[EXERCISE TEXT — start]
DETAILED DESCRIPTION
[0011] The following terms shall have, for purposes of this
application, the respective meanings set forth below:
[0012] A "cell" refers to one or more production devices in a
production environment that are capable of processing at least a
portion of a job. For example, in a print shop, a cell may include
one or more print production devices that are capable of processing
at least a portion of a print job.
[0013] A "computing device" refers to a device that includes a
processor and tangible, computer-readable memory. The memory may
contain programming instructions that, when executed by the
processor, cause the computing device to perform one or more
operations according to the programming instructions. Examples of
computing devices include personal computers, servers, mainframes,
gaming systems, televisions, and portable electronic devices such
as smartphones, personal digital assistants, cameras, tablet
computers, laptop computers, media players and the like.
[EXERCISE TEXT — finish]
[DATA EXTRACTS — start]
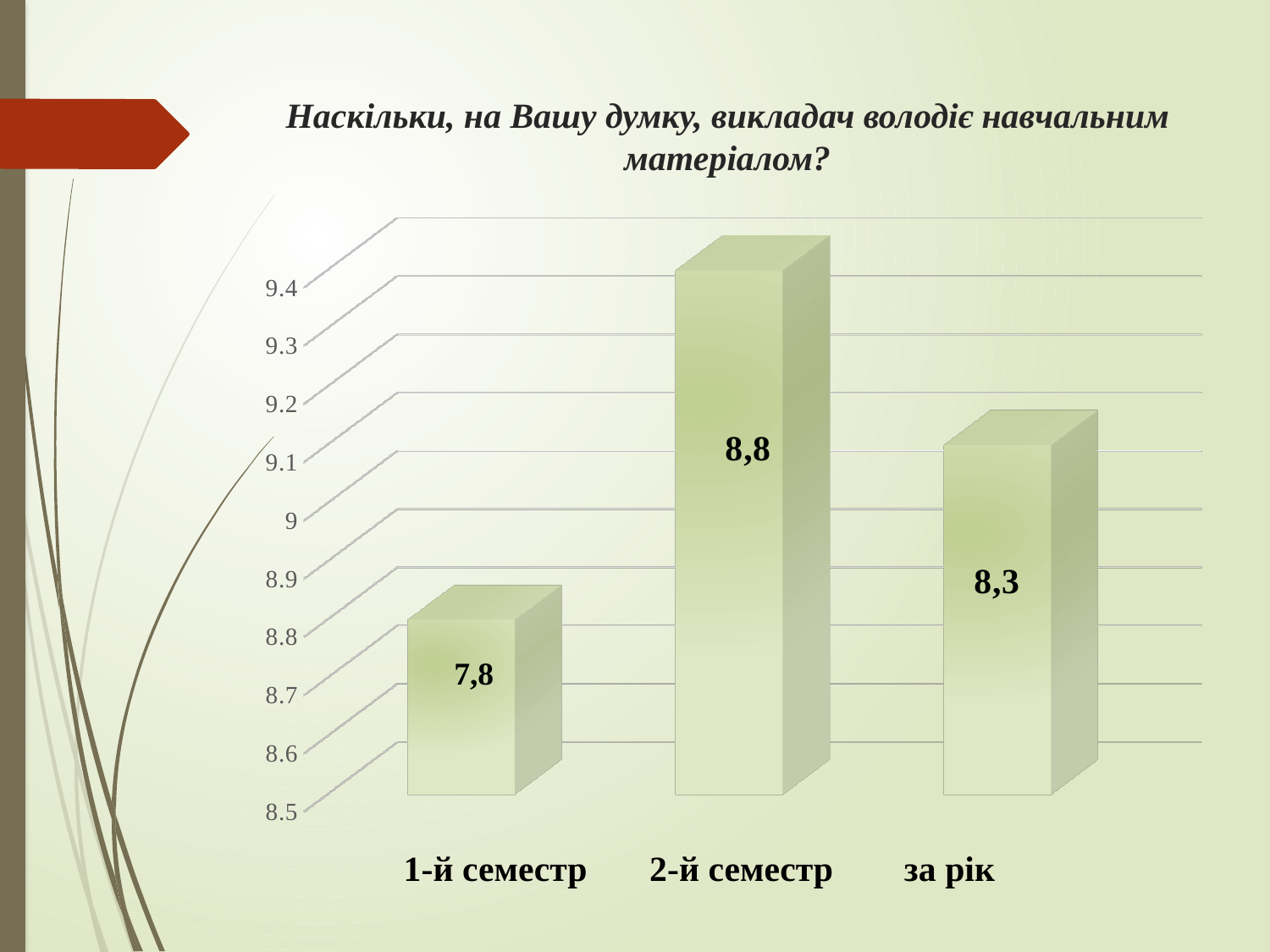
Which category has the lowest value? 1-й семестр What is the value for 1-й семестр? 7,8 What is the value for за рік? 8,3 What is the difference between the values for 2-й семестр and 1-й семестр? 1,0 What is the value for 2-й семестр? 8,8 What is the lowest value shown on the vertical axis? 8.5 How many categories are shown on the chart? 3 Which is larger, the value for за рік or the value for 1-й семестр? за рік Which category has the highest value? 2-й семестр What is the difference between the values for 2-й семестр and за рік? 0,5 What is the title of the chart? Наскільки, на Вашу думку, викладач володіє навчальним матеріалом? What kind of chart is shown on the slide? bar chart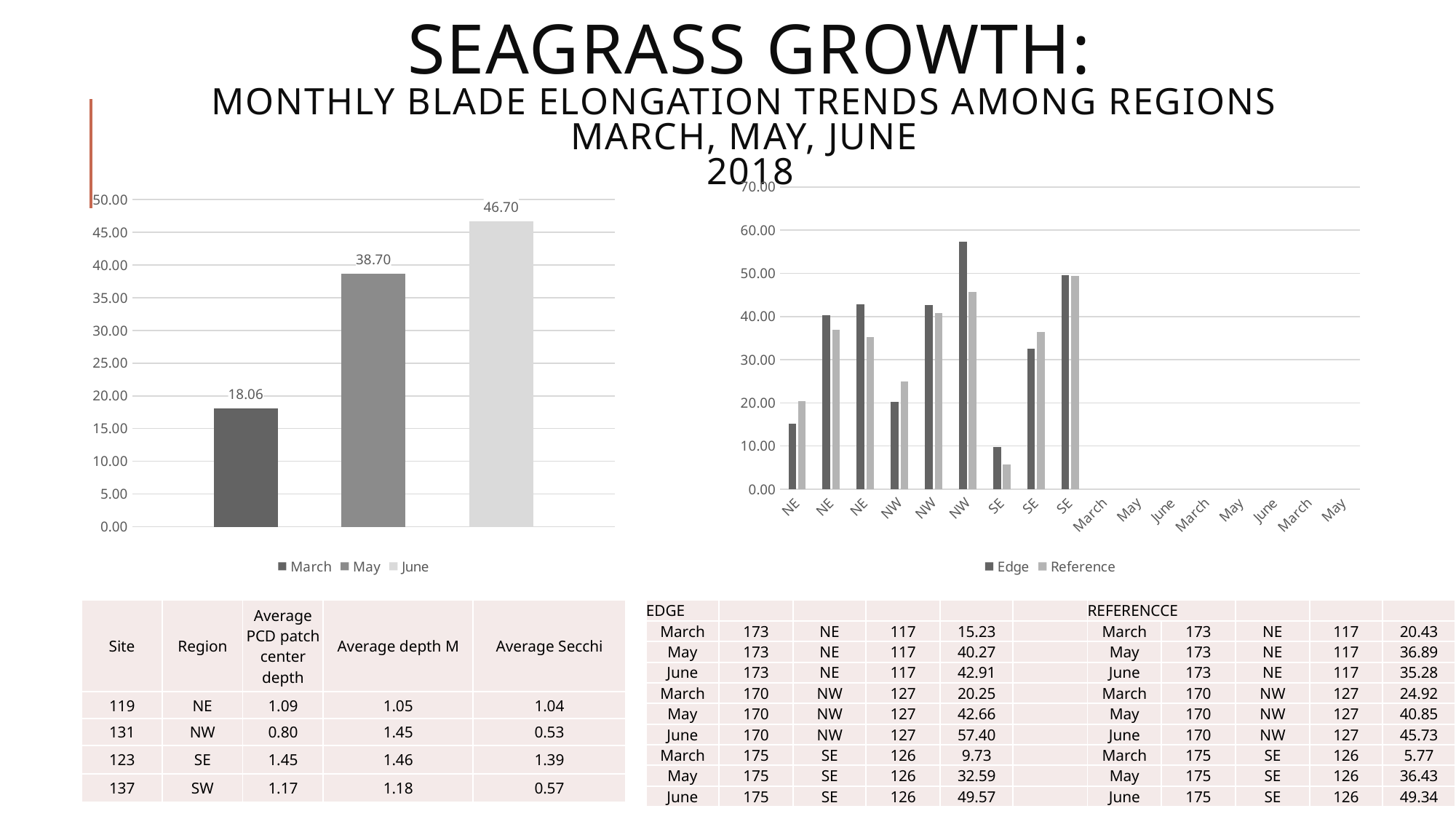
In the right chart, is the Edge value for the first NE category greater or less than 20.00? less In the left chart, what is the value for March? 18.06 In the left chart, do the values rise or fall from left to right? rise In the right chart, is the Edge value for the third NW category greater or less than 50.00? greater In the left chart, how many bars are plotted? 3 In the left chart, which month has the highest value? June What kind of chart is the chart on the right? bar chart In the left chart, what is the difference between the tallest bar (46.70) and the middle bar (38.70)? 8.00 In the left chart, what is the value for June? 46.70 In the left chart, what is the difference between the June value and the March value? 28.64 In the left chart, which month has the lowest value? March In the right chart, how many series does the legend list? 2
[DATA EXTRACTS — finish]
[DATA EXTRACTS — start]
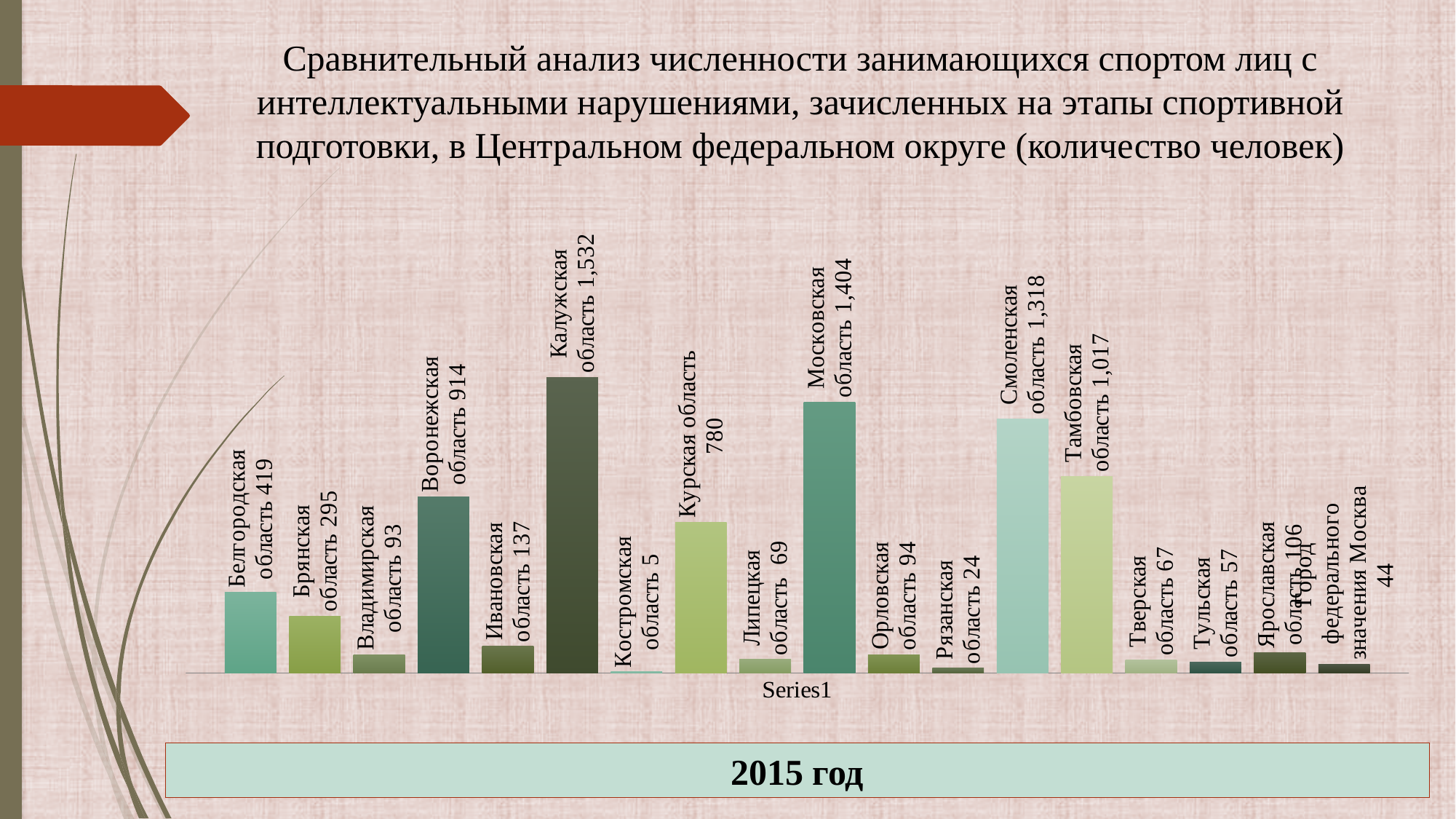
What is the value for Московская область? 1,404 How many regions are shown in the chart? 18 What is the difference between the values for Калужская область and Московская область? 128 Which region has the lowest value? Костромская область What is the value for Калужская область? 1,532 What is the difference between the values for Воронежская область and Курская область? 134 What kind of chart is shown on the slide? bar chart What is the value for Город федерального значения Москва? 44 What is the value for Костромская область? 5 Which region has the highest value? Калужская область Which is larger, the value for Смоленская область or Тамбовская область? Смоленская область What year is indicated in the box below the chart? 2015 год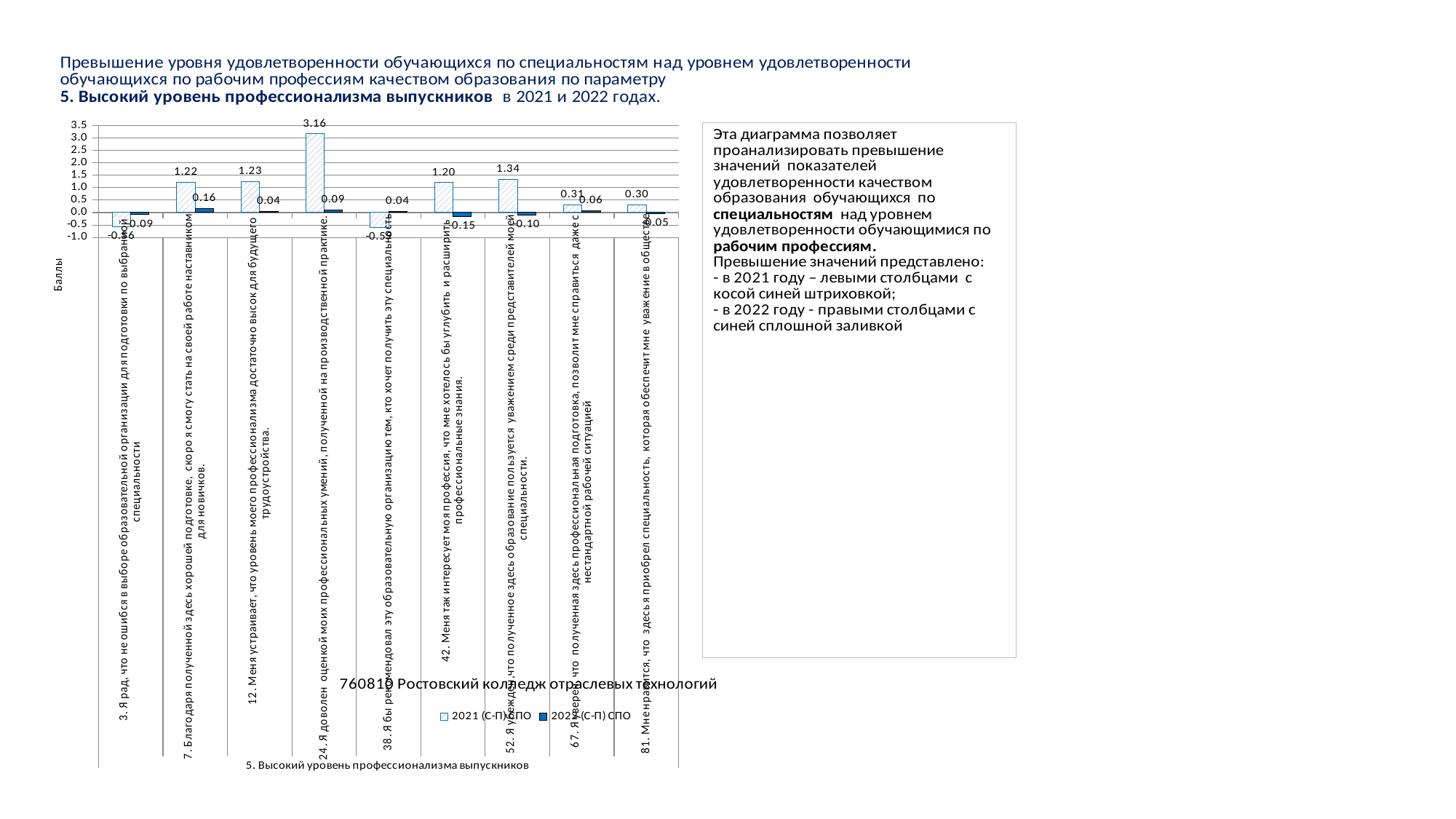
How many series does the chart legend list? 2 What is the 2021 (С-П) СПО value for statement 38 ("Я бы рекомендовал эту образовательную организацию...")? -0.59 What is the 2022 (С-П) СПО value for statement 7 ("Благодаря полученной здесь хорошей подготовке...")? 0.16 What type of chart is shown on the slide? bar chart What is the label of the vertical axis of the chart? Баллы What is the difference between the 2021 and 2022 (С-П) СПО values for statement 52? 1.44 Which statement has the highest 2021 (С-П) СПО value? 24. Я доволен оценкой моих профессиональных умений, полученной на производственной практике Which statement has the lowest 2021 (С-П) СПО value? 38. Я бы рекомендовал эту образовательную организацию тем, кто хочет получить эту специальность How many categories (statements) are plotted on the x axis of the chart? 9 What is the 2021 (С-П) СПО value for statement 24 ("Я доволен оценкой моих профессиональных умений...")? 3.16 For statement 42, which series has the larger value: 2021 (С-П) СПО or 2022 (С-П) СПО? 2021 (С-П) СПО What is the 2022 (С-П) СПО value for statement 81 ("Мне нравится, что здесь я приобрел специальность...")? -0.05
[DATA EXTRACTS — finish]
→ EXERCISE TASKS
[A] Transcribe the definitions passage word for word, starting at "DETAILED DESCRIPTION" and ending at "a print job.".
[B] According to the definitions passage, what two things does a computing device include?
Work only from the definitions passage, not the material.

→ EXERCISE RESPONSES
[A]
DETAILED DESCRIPTION
[0011] The following terms shall have, for purposes of this
application, the respective meanings set forth below:
[0012] A "cell" refers to one or more production devices in a
production environment that are capable of processing at least a
portion of a job. For example, in a print shop, a cell may include
one or more print production devices that are capable of processing
at least a portion of a print job.

[B] A processor and tangible, computer-readable memory.